Allergenicity, toxicology, ADME (and protein analysis)
- One of the main issues with the scientific literature with the reference to understanding the risk profile and potential hazards of culture meet is that there is a very limited amount or product focus or product specific data, especially with regards to the final composition, allergenicity, toxicology and ADME of the product. Only a few papers provided some useful data on these factors, such as the paper on insect cultured meat completing a proximate analysis, but in general most papers review cultured meat conceptually, from the perspective of cell culture, or from improving a specific aspect of cultured meat such as improving the scaffold material There are many quantitative and qualitative measures used to check the extent of proliferation and differentiation e.g. use of genetic biomarkers, florescent imaging, genetic analysis, as well as studies on the impact of stretch and strain. However, the literature on risk assessment on cultured meat is lacking.

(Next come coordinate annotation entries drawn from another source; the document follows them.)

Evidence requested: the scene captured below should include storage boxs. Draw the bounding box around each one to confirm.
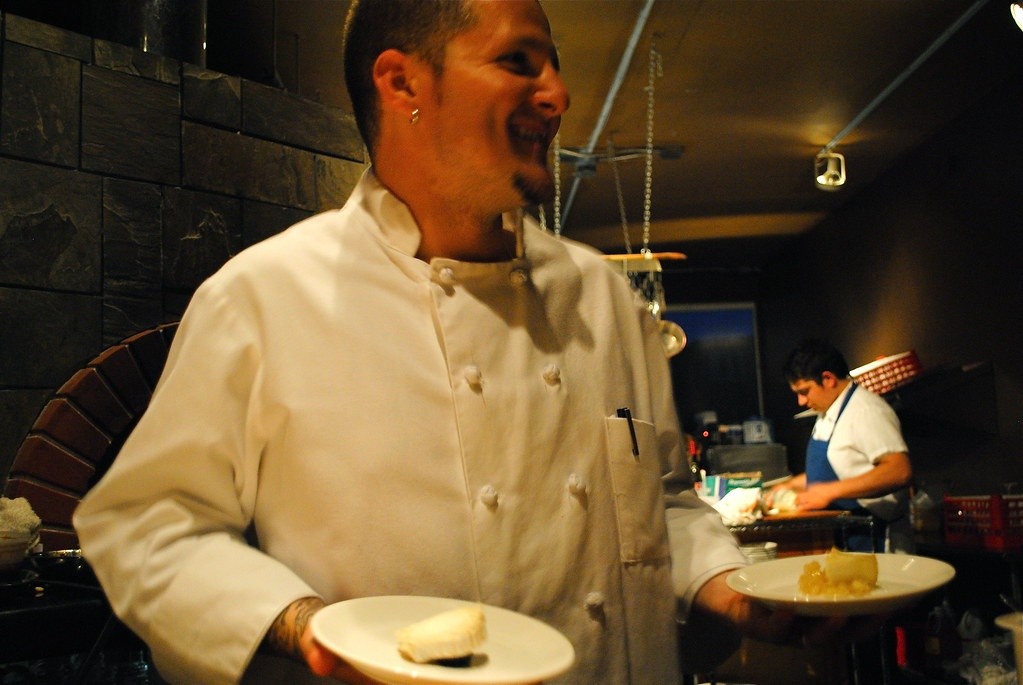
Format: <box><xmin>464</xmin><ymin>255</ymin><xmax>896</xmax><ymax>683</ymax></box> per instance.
<box><xmin>942</xmin><ymin>492</ymin><xmax>1023</xmax><ymax>554</ymax></box>
<box><xmin>847</xmin><ymin>351</ymin><xmax>924</xmax><ymax>396</ymax></box>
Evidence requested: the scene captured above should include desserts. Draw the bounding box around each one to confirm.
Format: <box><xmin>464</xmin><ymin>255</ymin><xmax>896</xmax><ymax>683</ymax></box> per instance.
<box><xmin>395</xmin><ymin>607</ymin><xmax>487</xmax><ymax>662</ymax></box>
<box><xmin>822</xmin><ymin>546</ymin><xmax>879</xmax><ymax>588</ymax></box>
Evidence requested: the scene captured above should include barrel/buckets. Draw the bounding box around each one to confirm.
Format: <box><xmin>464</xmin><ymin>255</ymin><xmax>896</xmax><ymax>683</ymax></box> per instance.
<box><xmin>738</xmin><ymin>542</ymin><xmax>778</xmax><ymax>567</ymax></box>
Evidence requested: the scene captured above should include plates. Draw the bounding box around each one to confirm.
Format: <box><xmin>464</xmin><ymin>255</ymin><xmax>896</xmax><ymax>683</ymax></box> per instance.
<box><xmin>309</xmin><ymin>594</ymin><xmax>575</xmax><ymax>685</ymax></box>
<box><xmin>725</xmin><ymin>554</ymin><xmax>955</xmax><ymax>616</ymax></box>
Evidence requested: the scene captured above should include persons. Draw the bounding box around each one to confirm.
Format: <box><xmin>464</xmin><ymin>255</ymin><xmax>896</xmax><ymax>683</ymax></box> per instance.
<box><xmin>763</xmin><ymin>340</ymin><xmax>912</xmax><ymax>685</ymax></box>
<box><xmin>73</xmin><ymin>0</ymin><xmax>889</xmax><ymax>684</ymax></box>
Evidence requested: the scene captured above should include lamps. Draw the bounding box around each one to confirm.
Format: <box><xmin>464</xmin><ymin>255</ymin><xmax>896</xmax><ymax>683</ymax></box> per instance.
<box><xmin>813</xmin><ymin>153</ymin><xmax>846</xmax><ymax>192</ymax></box>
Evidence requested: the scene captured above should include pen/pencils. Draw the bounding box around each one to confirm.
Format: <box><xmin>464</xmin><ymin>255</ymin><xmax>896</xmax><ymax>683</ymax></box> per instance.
<box><xmin>617</xmin><ymin>406</ymin><xmax>639</xmax><ymax>456</ymax></box>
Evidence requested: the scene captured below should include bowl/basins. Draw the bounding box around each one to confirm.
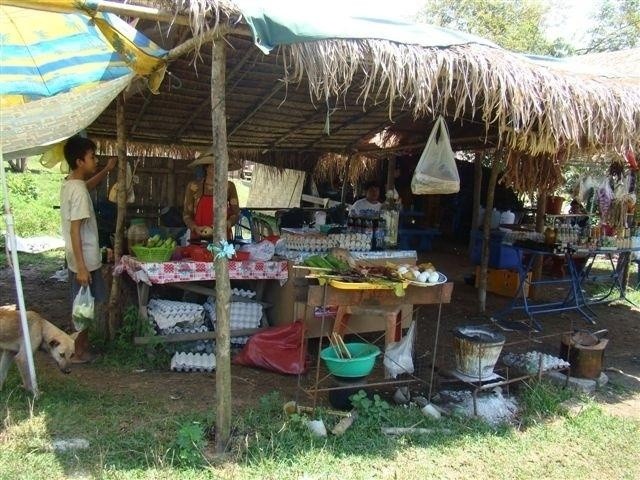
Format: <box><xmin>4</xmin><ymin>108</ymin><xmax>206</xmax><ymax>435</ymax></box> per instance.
<box><xmin>318</xmin><ymin>342</ymin><xmax>383</xmax><ymax>379</ymax></box>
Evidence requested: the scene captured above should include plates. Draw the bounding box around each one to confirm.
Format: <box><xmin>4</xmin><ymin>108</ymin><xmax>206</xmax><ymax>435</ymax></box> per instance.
<box><xmin>400</xmin><ymin>268</ymin><xmax>449</xmax><ymax>289</ymax></box>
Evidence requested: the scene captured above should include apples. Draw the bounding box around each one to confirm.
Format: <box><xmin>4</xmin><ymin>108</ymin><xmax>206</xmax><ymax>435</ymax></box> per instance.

- One area that could be of concern is the change to the protein structure and protein sequences off the cells, which could be more dependent on the media formulation (footnote 7) and production process, which could change the protein quality of the final product potentially lowering the product and presenting a nutritional risk to the consumer through being a source lower quality protein (footnote 8) (footnote 9). It is also possible with that changes may lead to unintended consequences such as inducing an allergic reaction or changing the digestibility of the protein due to changes in the structure and composition of the final product (footnote 10).
- When a new product comes to market and it is a food that meets the definition of a novel food all the sections of a novel food should be completed however as the nature of the product may mean, toxicology studies and ADME studies do not provide much information in understanding how these react in the body. However, a detailed composition and protein analysis such as understanding the protein sequences, the protein quality and fractions of this product may be needed to alleviate any concerns alongside allergy studies to ensure that any changes in protein structures from this novel production process does not have any unintended consequences for consumer.